Aside from the regular four door model, Ford also continued producing the two door Sport. The 2001 model year saw the Sport gain some Ranger inspired styling and a new tailgate.
Ford also debuted the Sport Trac, which would only share the Explorer name for its first year. This cult favorite rode on a lengthened second gen Explorer platform and stayed in production even after the 2002 redesign of the four door model.
Just how competitive was the Explorer at the very end of its second generation? Its primary competitor, the Jeep Grand Cherokee, had less horsepower and torque with its standard inline 6 when compared to the Ford, but the optional 4.7 L V8 had an output slightly higher than the aging 5.0 that had been a staple in the Ford lineup for quite some time. In terms of dimensions, the Explorer measured 190.7 inches in length, a bit over 9 inches longer than the Grand Cherokee. The Explorer also had a longer wheelbase to the tune of about five inches, although the Jeep had about two inches of width over the Ford.
The Dodge Durango, which surfaced in 1997, bested the Explorer in every dimension and by 2001 also came equipped with the same 4.7 L V8 found in its corporate sibling, the Grand Cherokee.
Around this time a number of other SUV’s in what I like to call the “178 in” class (referring to total length) also fought for attention.
The Honda Passport/Izuzu Rodeo combo, Nissan Xterra, Nissan Pathfinder, and Toyota 4Runner all fit this general size category.
Chevy’s Blazer and its badge engineered stablemates, along with the Jeep Cherokee, also soldiered on, but by this point in their life cycles they were considerably outdated and quite a bit smaller than their counterparts.

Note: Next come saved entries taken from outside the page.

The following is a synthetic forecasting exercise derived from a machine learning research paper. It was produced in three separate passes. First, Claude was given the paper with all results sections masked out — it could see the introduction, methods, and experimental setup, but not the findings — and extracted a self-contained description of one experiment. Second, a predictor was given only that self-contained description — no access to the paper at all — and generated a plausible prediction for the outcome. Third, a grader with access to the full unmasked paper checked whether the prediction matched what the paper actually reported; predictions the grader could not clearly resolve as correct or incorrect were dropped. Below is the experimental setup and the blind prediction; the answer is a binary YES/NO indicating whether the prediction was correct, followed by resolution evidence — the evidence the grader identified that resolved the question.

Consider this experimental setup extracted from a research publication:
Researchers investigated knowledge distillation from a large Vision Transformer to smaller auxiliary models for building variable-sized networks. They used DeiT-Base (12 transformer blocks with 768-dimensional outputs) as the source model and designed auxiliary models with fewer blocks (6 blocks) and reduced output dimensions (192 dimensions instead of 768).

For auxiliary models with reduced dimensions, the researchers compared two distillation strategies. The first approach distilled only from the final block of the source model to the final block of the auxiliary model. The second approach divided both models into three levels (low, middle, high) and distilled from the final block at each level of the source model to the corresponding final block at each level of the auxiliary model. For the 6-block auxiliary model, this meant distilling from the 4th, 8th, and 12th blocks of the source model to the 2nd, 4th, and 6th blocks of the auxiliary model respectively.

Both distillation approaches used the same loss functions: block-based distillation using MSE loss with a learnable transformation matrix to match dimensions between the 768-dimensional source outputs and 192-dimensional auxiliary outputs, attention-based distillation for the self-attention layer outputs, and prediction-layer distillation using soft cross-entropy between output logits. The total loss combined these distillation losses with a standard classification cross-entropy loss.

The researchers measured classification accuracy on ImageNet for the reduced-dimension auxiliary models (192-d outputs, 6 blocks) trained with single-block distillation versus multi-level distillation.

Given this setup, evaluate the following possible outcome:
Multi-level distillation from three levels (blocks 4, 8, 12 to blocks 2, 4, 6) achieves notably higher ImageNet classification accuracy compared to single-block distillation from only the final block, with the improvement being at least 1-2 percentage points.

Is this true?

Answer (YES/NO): YES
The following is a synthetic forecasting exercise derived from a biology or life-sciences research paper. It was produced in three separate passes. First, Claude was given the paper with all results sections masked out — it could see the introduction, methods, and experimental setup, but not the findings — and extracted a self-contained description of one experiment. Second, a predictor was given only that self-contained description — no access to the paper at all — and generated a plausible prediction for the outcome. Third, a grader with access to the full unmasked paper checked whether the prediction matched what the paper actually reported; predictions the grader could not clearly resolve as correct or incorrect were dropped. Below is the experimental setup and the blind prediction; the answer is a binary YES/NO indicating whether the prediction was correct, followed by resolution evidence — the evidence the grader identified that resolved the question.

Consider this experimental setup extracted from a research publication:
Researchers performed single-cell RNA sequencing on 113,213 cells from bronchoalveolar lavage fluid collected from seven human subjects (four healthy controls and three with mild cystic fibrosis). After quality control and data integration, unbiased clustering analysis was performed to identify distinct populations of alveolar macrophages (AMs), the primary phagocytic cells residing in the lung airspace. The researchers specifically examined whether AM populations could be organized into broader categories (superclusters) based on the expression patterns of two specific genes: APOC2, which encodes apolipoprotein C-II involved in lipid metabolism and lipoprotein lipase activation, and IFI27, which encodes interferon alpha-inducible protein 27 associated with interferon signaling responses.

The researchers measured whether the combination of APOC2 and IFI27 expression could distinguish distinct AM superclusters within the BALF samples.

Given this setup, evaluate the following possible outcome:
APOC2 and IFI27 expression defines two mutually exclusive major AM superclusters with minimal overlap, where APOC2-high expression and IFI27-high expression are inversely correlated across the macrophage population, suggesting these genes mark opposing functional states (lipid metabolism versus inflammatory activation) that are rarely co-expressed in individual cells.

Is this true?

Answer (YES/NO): NO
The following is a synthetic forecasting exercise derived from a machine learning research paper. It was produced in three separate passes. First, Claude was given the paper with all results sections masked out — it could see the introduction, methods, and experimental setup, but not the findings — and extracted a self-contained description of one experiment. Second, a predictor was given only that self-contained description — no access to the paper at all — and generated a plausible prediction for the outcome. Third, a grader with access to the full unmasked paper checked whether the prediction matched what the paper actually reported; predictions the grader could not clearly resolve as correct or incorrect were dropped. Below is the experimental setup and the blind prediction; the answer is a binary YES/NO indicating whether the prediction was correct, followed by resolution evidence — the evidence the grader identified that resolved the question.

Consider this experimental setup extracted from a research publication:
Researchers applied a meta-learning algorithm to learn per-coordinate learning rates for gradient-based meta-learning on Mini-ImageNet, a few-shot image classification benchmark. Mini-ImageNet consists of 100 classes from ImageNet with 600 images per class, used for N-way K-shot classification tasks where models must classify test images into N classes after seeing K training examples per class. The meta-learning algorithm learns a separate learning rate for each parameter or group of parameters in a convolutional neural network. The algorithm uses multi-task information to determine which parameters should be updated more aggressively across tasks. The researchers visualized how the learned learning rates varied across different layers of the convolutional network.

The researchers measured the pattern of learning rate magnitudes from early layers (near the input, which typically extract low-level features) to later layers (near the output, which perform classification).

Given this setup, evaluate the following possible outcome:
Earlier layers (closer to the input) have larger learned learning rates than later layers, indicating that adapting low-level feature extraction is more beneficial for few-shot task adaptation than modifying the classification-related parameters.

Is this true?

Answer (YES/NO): NO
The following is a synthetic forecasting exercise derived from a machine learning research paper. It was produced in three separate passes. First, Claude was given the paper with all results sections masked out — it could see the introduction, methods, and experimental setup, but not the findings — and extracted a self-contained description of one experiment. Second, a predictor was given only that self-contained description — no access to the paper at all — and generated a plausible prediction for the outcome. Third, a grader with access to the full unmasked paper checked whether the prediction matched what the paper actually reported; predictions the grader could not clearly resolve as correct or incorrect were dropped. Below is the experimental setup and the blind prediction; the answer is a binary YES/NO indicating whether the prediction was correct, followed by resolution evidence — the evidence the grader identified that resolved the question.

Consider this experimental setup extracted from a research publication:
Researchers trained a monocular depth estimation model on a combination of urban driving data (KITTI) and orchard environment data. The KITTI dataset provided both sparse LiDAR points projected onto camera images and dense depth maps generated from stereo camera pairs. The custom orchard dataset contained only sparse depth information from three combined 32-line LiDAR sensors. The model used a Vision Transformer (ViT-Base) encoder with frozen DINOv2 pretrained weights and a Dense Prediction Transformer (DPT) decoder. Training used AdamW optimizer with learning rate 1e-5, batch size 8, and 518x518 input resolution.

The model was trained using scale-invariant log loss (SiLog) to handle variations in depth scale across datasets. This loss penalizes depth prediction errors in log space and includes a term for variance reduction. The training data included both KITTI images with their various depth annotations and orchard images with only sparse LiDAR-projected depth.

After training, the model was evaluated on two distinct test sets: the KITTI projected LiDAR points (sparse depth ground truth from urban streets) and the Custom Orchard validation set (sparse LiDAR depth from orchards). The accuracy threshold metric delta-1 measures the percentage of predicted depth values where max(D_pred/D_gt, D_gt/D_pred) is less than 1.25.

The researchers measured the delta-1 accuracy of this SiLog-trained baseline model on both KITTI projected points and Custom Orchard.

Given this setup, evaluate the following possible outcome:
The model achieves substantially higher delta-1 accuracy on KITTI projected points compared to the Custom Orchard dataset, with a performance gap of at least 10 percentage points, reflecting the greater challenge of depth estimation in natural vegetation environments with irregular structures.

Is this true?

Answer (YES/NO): NO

With the exception of the Pathfinder, all of these vehicles sold less in 2000 than they did the previous year. Shoppers bought roughly 17,000 more Explorers during the same time period.
While the Explorer won the sales battle of 2000, storm clouds gathered on the horizon in the form of the crossover.
Subaru continued to eke out small sales gains with the Forester.
The Santa Fe did the same for Hyundai.
Ford fielded its own crossover with the Escape.
The SUV dominated paradigm couldn’t last forever.
Just as the end of the Cold War presented America with a brief honeymoon period in the 90’s, the Ford Explorer entered a changing landscape after enjoying a successful decade of growth. The Explorer’s comeback from near irrelevancy probably stems from the positive interactions car shoppers had with this generation, and should serve as a reminder that even if you can’t have it all, you can still get by just fine.